## Document segment:

2. Scope, Purpose and Effect.

     2.1. Contract of Employment. Although this Agreement is intended to provide the
Executive with an additional incentive to remain in the employ of the Bank, this Agreement shall
not be deemed to constitute a contract of employment between the Executive and the Bank nor shall
any provision of this Agreement restrict or expand the right of the Bank to terminate the
Executive’s employment. This Agreement shall have no impact or effect upon any separate written
Employment Agreement which the Executive may have with the Bank, it being the parties’ intention
and agreement that unless this Agreement is specifically referenced in said Employment Agreement
(or any modification thereto), this Agreement (and the Bank’s obligations hereunder) shall stand
separate and apart and shall have no effect on or be affected by, the terms and provisions of said
Employment Agreement.

     2.2. Fringe Benefit. The benefits provided by this Agreement are granted by the Bank
as a fringe benefit to the Executive and are not a part of any salary reduction plan or any
arrangement deferring a bonus or a salary increase. The Executive has no option to take any
current payments or bonus in lieu of the benefits provided by this Agreement.

## Information shown:
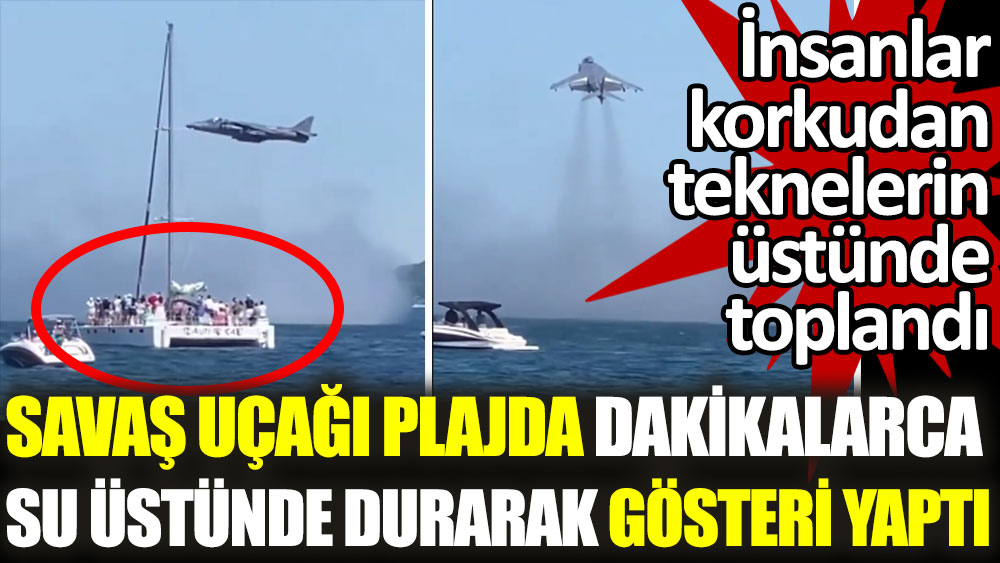 Savaş uçağı plajda dakikalarca su üstünde durarak gösteri yaptı. İnsanlar korkudan teknelerin üstüne toplandı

## What the task requires:
Reproduce everything in the agreement section above from "2.2. Fringe Benefit." down to "by this Agreement.", word for word.

## Solution to the exercise:
2.2. Fringe Benefit. The benefits provided by this Agreement are granted by the Bank
as a fringe benefit to the Executive and are not a part of any salary reduction plan or any
arrangement deferring a bonus or a salary increase. The Executive has no option to take any
current payments or bonus in lieu of the benefits provided by this Agreement.